• _SUPPLIED TEXT_:
# # # # #
In patients using medication, antidepressants were used for a mean of 20 days a year and benzodiazepines for 9 days a year compared with 5 and 4 days, respectively, in controls. However, these findings do not reach statistical significance. Moreover, there is no difference in prescribed daily dose for patients and controls.
Discussion
Strengths and limitations of this study
The strength of the present study is that the patients who were included were those who consulted their GP, irrespective of the presented symptoms. Therefore, a threshold of relevance of the symptoms for the patient was established and we were able to analyse all symptoms presented. Most population-based studies assess all symptoms irrespective of the perceived need for help.10,16,17 Moreover, in popul-ation-based studies, interviewing patients repeatedly does not lead to a consistent classification of somatoform disorders,18 whereas our classification of the presented morbidity is based on very stable data,29,34 in which longitudinal research is allowed and recall bias will not occur.
The limitations of the study are the retrospective use of data in existing medical records and the possible interdoctor variation of the diagnosis of chronic functional somatic symptoms.35 The interdoctor variation is partly a con-sequence of not having explicitly stated criteria for chronic functional somatic symptoms in the CMR. This subjectivity will possibly always exist because diagnosing chronic functional somatic symptoms remains an interpretation of the symptoms, and is influenced by foreknowledge and context.27 However, it is known from the literature that the GP's judgement on somatisation seems valid in daily practice. Moreover, additional validation of clinical judgement is possible through longitudinal follow-up.36 The subjectivity of the diagnosis and the doctor–patient relationship also make important contributions to the genesis and persistence of functional somatic symptoms.37 The doctor's knowledge of the patient's complaints is an important issue and is associated with a better outcome.
# # # # #
• _WHAT TO WORK ON_:
- a) Please decide whether each statement below agrees with the study excerpt, answering yes or no and quoting the deciding words of the excerpt: (i) The differences in antidepressant and benzodiazepine use between patients and controls reached statistical significance. (ii) Patients and controls had the same prescribed daily dose. (iii) The study relied on data collected prospectively.
- b) According to the study excerpt, what is associated with a better outcome?
- c) Reproduce the study excerpt from "In patients using" up to and including "patients and controls.".

• _EXTRACTED INFORMATION_:
# # # # #
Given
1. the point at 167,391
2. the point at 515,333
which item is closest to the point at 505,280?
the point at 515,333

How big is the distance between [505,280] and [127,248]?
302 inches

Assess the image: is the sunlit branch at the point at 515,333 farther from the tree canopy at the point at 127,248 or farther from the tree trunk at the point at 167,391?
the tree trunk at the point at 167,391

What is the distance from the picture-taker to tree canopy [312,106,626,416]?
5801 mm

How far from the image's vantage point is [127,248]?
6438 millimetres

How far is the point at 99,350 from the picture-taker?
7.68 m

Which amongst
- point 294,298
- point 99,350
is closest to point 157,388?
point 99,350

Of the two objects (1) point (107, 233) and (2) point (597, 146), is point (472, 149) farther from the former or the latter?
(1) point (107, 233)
# # # # #
• _YOUR WRITTEN ANSWERS_:
- a)
(i) No: "However, these findings do not reach statistical significance."
(ii) Yes: "there is no difference in prescribed daily dose for patients and controls."
(iii) No: "the retrospective use of data in existing medical records"

- b) The doctor's knowledge of the patient's complaints.

- c)
In patients using medication, antidepressants were used for a mean of 20 days a year and benzodiazepines for 9 days a year compared with 5 and 4 days, respectively, in controls. However, these findings do not reach statistical significance. Moreover, there is no difference in prescribed daily dose for patients and controls.